Written task 1:
From the forum thread below, list every situation in which the poster reports that reaching production domain resources worked.

# [SOLVED] &quot;the referenced account is currently locked out and may not be logged on to&quot;



## markm75

*[SOLVED] &quot;the referenced account is currently locked out and may not be logged on to&quot;*

I get this error when trying to access resources in my Production domain from my test domain.

The machine that I'm getting this error on is an XP machine in the test domain.

I am simply doing a \\servera.proddomain.local\sharedfolder command.

This worked 2 days ago.. in fact, perhaps this is why i'm having trouble.. it prompted me for that domains credentials.. i entered them, checked off save password and i was in the share.. no problems.

I dont know how to clear the "saved" password as it doesnt prompt now. It seems to simply lock the user account (production user account).

I'll go in and uncheck the locked out box and all is ok.. but the minute I go back to the virtual machine and try to access the other domains share.. it locks the account again.

I cant just delete and recreate the account.. so I really need to find some other way around this issue.. or maybe just to clear the saved credentials on the test machine (for some reason)?

NOTE: If i try to access this share from a different pc/server on the test domain .. it works.. or.. on this machine that is failing.. if i try to access a DIFFERENT share on a DIFFERENT server on the production domain.. it will work.

Just fails on the share from a particular server in the prod. domain on this and only this machine.

Any thoughts out there?


----------



## markm75

*Re: "the referenced account is currently locked out and may not be logged on to"*

UPDATE: If i logonto this same virtual LAN/machine with a different virtual domain account.. then try to access the resource it works. I also tried resetting and rejoining the virtual domain computers account, as well as deleting and recreating the virtual domain account that fails to connect to the production side share (via the production side account, which gets lockedout).. still fails.

I'd prefer to not have to use a different account name to access the resources, on this test machine.


----------



## markm75

*Re: "the referenced account is currently locked out and may not be logged on to"*

Ok.. this was goofy.. but all i did to fix it was.. map a new network drive letter ( i wasnt mapping letters before).. choose the connect as this user option.. specify the username and password and domain (production domain) and now it works.. very odd.


----------

Task material:
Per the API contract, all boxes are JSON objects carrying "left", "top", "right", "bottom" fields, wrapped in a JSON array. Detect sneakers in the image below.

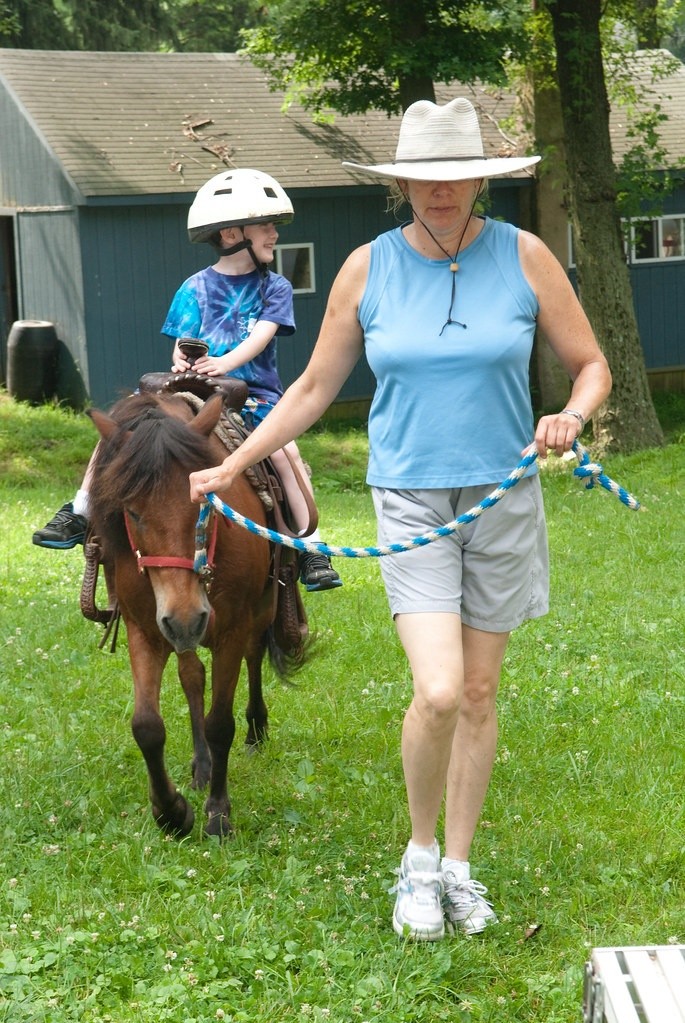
[
  {"left": 392, "top": 850, "right": 447, "bottom": 941},
  {"left": 300, "top": 541, "right": 342, "bottom": 591},
  {"left": 31, "top": 503, "right": 87, "bottom": 550},
  {"left": 440, "top": 872, "right": 499, "bottom": 935}
]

Written task 2:
Reproduce the entry above word for word, omitting the picture.

Full solution 1:
- Two days earlier, after entering the production domain credentials at the prompt and checking off save password.
- From a different PC or server on the test domain.
- From the failing machine, when accessing a different share on a different server in the production domain.
- From the same virtual machine, when logged on with a different virtual domain account.
- After mapping a new network drive letter with the "connect as this user" option and giving the production domain username, password and domain.

Full solution 2:
Per the API contract, all boxes are JSON objects carrying "left", "top", "right", "bottom" fields, wrapped in a JSON array. Detect sneakers in the image below.

[
  {"left": 392, "top": 850, "right": 447, "bottom": 941},
  {"left": 300, "top": 541, "right": 342, "bottom": 591},
  {"left": 31, "top": 503, "right": 87, "bottom": 550},
  {"left": 440, "top": 872, "right": 499, "bottom": 935}
]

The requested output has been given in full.